Auditing failures and scandals have become commonplace. International audits may at times be seen as soft because the strategy does not address the deeper problem that clients (or their managements) may not want aggressive auditing, but rather prefer a deferential and perfunctory audit.
If so, some auditors will realize that they are marketing a ‘commodity’ service and cannot successfully compete based on their quality of services. Rationally, they would respond to such a market by seeking to adopt a cost-minimization strategy, competing by reducing the cost of their services and not investing in new technology or higher-priced personnel.
By ‘gatekeeper,’ one can mean just someone who controls access to the ‘gate’ – that is, someone with veto power who can thus perform a policing function.
But the contemporary problem with gatekeepers involves a broader conception of that term. In this broader view, a ‘gatekeeper’ is a repeat player who provides certification or verification services.
Human factor in auditing
According to Bik’s research, the professional behaviour of auditors – including their judgment and decision-making, professional scepticism, and interaction with their clients and their audit teams – determines the quality of an audit.

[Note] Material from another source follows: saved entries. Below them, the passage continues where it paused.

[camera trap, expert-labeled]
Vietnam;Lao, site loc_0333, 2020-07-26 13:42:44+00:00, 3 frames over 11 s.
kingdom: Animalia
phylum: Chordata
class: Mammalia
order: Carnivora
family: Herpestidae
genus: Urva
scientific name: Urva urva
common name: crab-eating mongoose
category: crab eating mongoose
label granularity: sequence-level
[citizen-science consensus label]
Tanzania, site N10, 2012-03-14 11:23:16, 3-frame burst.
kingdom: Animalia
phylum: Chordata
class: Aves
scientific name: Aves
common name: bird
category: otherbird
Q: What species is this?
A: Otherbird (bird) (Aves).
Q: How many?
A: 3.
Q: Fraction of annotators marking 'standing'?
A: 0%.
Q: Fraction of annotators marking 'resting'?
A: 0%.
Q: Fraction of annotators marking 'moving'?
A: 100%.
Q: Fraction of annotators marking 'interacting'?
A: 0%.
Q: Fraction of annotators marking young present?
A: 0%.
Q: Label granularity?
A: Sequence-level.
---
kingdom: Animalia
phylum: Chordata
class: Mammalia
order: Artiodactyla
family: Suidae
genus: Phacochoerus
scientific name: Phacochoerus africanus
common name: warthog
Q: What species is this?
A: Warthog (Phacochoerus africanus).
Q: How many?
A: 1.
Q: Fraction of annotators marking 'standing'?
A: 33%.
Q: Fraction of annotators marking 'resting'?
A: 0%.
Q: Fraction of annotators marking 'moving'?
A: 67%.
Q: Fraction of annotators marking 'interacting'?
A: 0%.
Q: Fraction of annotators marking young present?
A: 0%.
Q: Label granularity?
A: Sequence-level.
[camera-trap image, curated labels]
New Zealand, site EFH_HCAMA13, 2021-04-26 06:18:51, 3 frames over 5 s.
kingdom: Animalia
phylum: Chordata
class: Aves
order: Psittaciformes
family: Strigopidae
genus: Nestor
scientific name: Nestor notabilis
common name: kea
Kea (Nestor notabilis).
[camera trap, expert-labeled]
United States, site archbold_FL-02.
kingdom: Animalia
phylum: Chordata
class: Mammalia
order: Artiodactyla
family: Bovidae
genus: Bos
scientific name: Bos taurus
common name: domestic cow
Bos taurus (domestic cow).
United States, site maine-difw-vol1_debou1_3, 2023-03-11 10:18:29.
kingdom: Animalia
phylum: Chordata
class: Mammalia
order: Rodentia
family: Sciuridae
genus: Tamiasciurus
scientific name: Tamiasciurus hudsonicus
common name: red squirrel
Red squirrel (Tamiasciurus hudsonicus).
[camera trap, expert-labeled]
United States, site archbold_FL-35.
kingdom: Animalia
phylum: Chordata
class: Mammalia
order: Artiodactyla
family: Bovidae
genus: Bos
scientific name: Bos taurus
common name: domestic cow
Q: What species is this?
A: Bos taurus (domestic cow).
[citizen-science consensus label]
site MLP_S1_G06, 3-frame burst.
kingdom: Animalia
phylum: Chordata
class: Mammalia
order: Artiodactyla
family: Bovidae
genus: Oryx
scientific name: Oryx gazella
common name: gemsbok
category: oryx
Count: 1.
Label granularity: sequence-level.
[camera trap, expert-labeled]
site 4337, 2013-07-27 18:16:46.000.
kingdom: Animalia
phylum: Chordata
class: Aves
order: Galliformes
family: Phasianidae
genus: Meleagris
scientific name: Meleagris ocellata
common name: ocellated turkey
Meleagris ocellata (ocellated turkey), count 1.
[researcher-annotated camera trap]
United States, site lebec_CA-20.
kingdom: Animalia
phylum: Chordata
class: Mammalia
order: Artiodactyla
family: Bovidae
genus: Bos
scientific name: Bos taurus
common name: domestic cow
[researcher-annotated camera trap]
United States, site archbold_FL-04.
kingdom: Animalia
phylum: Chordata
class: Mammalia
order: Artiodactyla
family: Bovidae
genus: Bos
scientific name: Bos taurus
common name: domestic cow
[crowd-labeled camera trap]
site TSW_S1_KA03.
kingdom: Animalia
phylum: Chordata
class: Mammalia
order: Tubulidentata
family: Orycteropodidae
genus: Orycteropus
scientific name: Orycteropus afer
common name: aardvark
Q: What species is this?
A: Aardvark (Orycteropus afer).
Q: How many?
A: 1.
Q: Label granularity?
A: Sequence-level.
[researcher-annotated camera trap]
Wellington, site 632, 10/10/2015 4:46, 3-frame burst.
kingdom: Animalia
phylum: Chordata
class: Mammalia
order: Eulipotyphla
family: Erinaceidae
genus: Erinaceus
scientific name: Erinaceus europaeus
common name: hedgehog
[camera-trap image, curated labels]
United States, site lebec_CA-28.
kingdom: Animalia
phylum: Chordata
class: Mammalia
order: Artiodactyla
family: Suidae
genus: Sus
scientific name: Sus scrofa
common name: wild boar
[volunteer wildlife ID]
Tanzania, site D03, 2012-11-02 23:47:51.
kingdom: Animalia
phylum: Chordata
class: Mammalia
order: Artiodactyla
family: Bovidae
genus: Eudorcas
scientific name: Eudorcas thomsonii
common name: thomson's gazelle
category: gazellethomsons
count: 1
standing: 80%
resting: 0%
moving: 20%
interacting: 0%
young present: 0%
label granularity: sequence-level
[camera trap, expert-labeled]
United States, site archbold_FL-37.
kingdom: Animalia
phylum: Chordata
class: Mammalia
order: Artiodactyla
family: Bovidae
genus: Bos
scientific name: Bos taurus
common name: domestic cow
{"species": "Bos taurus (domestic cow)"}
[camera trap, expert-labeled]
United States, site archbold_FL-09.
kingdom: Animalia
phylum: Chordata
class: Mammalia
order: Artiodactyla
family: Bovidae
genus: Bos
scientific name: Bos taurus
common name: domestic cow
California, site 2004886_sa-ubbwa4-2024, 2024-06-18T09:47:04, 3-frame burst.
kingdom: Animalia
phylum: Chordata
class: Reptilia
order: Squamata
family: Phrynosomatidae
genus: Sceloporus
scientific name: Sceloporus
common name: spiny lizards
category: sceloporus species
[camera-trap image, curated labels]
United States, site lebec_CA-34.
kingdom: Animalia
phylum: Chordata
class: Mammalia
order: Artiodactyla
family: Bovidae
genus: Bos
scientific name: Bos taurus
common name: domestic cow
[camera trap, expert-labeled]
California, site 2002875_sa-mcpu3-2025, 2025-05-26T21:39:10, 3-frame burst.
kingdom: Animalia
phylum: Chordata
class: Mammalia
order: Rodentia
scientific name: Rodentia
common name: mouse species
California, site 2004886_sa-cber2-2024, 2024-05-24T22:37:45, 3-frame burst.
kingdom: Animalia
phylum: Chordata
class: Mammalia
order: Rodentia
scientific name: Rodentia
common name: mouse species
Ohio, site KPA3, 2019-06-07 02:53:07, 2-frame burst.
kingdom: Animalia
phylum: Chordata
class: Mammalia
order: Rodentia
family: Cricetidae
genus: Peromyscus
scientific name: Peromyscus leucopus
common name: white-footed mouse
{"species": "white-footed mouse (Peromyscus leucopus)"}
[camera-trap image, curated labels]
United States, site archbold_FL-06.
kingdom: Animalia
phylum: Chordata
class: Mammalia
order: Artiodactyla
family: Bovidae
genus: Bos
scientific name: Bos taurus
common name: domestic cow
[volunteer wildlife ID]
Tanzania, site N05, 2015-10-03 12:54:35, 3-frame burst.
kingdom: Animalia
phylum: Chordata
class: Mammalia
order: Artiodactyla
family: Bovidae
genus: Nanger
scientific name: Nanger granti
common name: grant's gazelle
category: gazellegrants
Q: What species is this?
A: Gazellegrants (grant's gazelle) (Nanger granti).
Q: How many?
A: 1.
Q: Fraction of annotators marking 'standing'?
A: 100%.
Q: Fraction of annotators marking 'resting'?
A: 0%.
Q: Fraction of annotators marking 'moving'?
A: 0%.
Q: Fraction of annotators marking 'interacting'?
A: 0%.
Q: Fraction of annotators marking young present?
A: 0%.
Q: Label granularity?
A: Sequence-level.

“So, if there is an audit quality problem, we need to realise that auditors are human too – really – and thus, that there is no such thing as zero risks in conducting audit work.
“It is possible that such risks can never be fully addressed through regulation and professional intervention alone. These could even lead to unintended consequences.”
Yet there is currently an increasing focus on culture and behaviour as tools of good corporate governance and internal control. This is reflected in the auditing profession where audit firm leaders, standard-setters and oversight bodies increasingly promote “quality-oriented culture” as the “catch-all resolve to restore public trust in the profession”.
Bik warns that this focus is a risk since it is not governance policies alone that drive and control behaviour. “Rather, it is the most mundane of everyday activities and occurrences that have normative behavioural meaning,” he says. “Auditors in practice interpret those signals to infer what is really valued within the organisation – which in turns guides their behaviour.”
Cultures play a very important role in the way we do things. A generative safety culture will make everyone feel responsible for the safety of self and of others. There are a number of near misses before an incident or accident. The workforce on the job at the ground level are aware of the pitfalls of the procedures and policies and even would have witnessed a number of near misses. If there is a disconnect between the management and the workforce, the information doesn’t flow.
Similarly for an auditor, there is a need to interview the workforce in order to determine the corporate health. The number of voluntary reports is an indication of the culture.
Therefore it is the need of the hour to give more credibility to the standards and audits so that they are able to perform their job independently and provide effective and timely feedback to the managers.